AIM. Rewrite the records below, swapping "point" for "location" everywhere and leaving everything else unchanged. Leave out the pictures.

INPUT RECORDS.
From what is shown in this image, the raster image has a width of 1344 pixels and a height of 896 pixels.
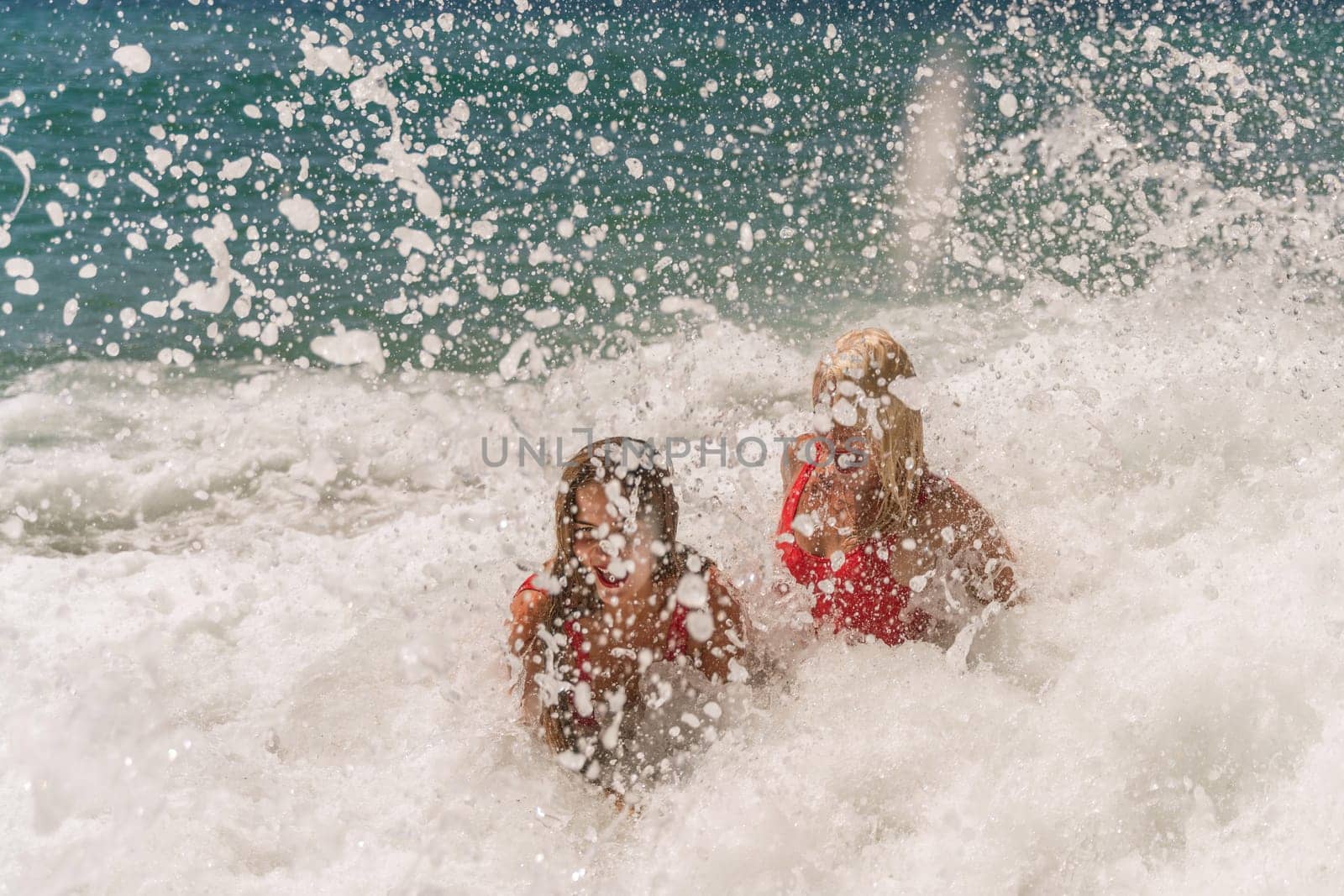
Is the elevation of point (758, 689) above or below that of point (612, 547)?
below

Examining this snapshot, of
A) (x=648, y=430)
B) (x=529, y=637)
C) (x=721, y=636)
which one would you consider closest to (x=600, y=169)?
(x=648, y=430)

CORRECT RESULT.
From what is shown in this image, the raster image has a width of 1344 pixels and a height of 896 pixels.
Is the elevation of location (758, 689) above or below that of location (612, 547)?
below

Examining this snapshot, of
A) (x=648, y=430)
B) (x=529, y=637)
C) (x=721, y=636)
which one would you consider closest to (x=600, y=169)?
(x=648, y=430)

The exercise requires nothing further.